> **TEKS YANG DISEDIAKAN**:
#####

8
Sekilas Tentang PTAI
Realitas
Historis
Realitas
historis, aspirasi umat islam pada umumnya dalam pengembangan Perguruan Tinggi
Agama Islam (PTAI) pada mulanya didorong oleh beberapa tujuan, yaitu: (1) untuk
melaksanakan pengkajian dan pengembangan ilmu-ilmu agama Islam pada tingkat
yang lebih tinggi secara lebih sistematis dan terarah; (2) untuk melaksanakan
pengembangan dan peningkatan dakwah Islam; dan (3) untuk melakukan reproduksi
dan kaderisasi ulama dan fungsionaris keagamaan, baik pada kalangan birokrasi
negara maupun sektor swasta, serta lembaga-lembaga sosial, dakwah, pendidikan
dan sebagainya (Azra, 1999).
Pada perkembangan selanjutnya terdapat
kecenderungan-kecenderungan baru untuk merespon berbagai tuntutan dan tantangan
yang berkembang di masyarakat. Beberapa literatur membahas beragam kecenderungan
tersebut antara lain menyangkut:
Pertama, tuntutan akan studi keislaman
yang mengarahkan pada pendekatan non-mazhabi, sehingga menghasilkan pemudaran
sektarianisme. Adanya perkuliahan perbandingan Mazhab, Masail al-Fiqh,
Pemikiran dalam Islam (Ilmu Kalam, Filsafat Islam, dan Tasawuf), dan
Perkembangan Pemikiran Modern di Dunia Islam, merupaka upaya pengembangan
wawasan terhadap khazanah pemikiran ulama-ulama terdahulu untuk dikaitkan
dengan problem, tuntutan dan tantangan perkembangan zaman, dan sekaligus
sebagai upaya melakukan pemudaran sektarianisme tersebut. Karena itu, jika di
suatu Perguruan Tinggi Agama Islam (PTAI) masih tumbuh dan berkembang
sektarianisme, maka perkembangan studi keislaman dianggap belum berhasil untuk
memudarkannya.

#####

> **DESKRIPSI SOAL**: Menurut teks tentang PTAI, apa kecenderungan pertama yang muncul pada perkembangan selanjutnya? Tolong jawab dalam satu kalimat.

> **DATA YANG DIBERIKAN**:

#####

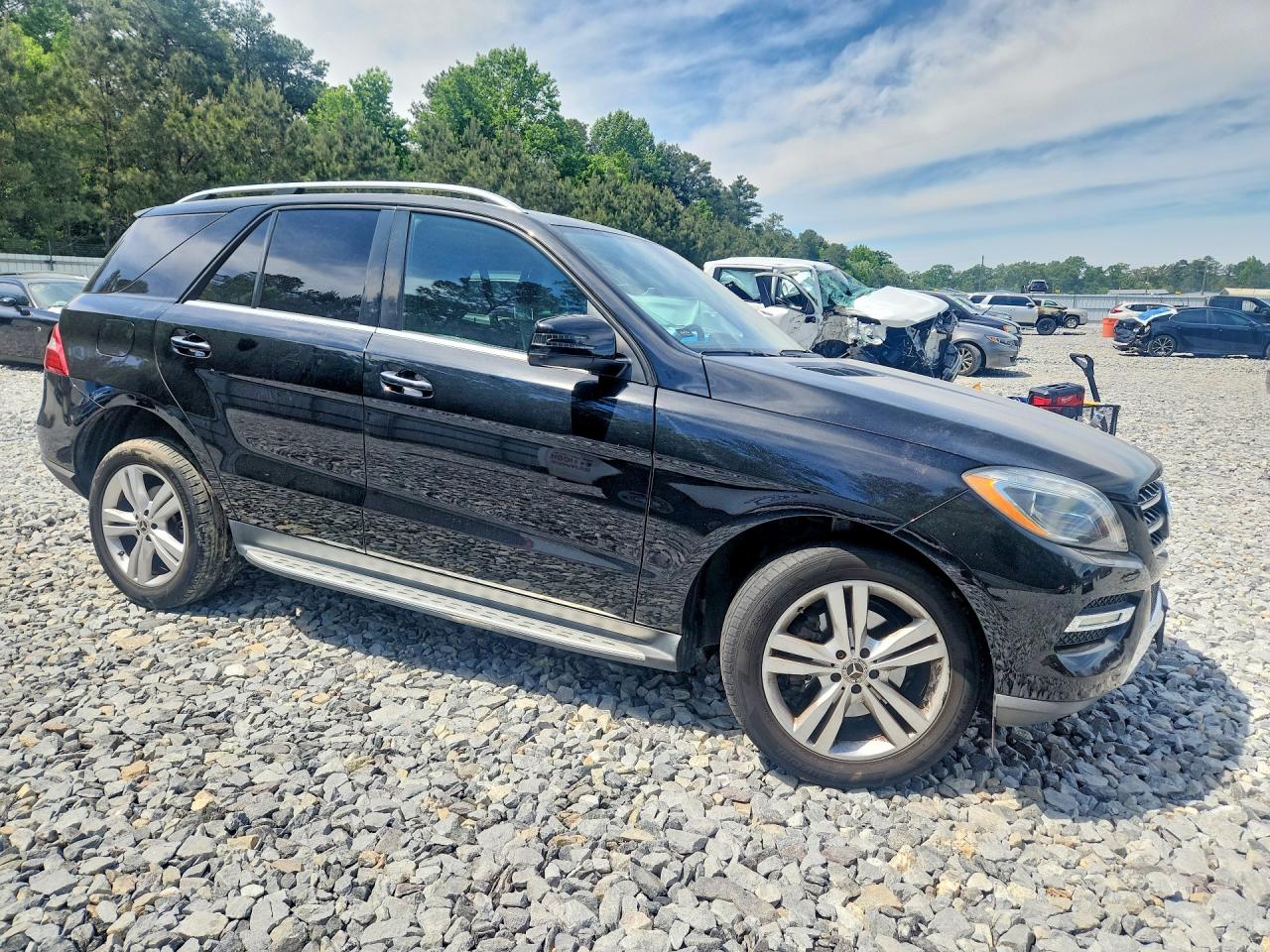 2013 Mercedes-benz Ml 350 Черный vin: 4JGDA5JBXDA256556
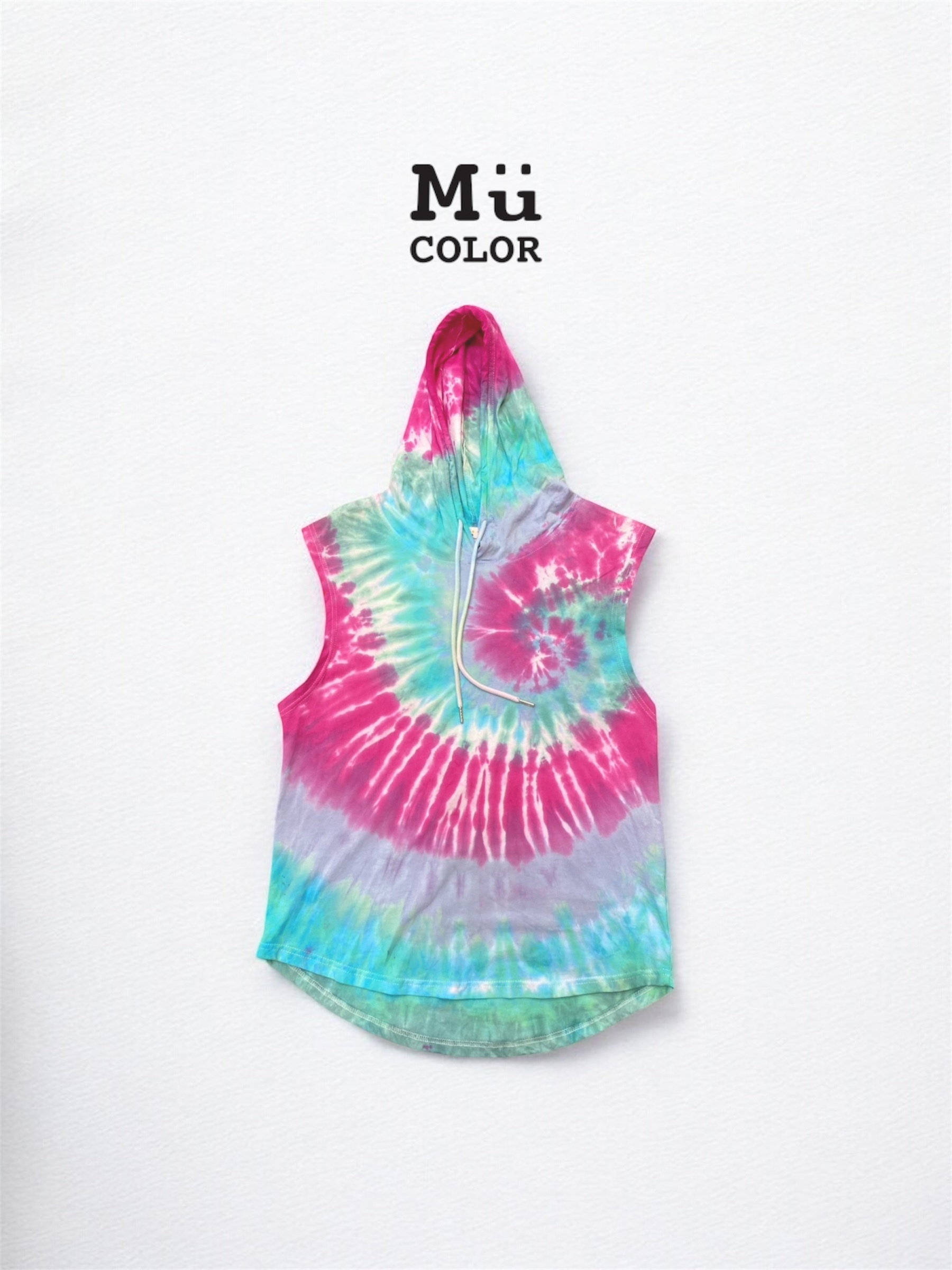 慕慕卡樂 / 冰染連帽背心  M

#####

> **PENYELESAIAN SOAL**: Kecenderungan pertama adalah tuntutan akan studi keislaman yang mengarahkan pada pendekatan non-mazhabi, sehingga menghasilkan pemudaran sektarianisme.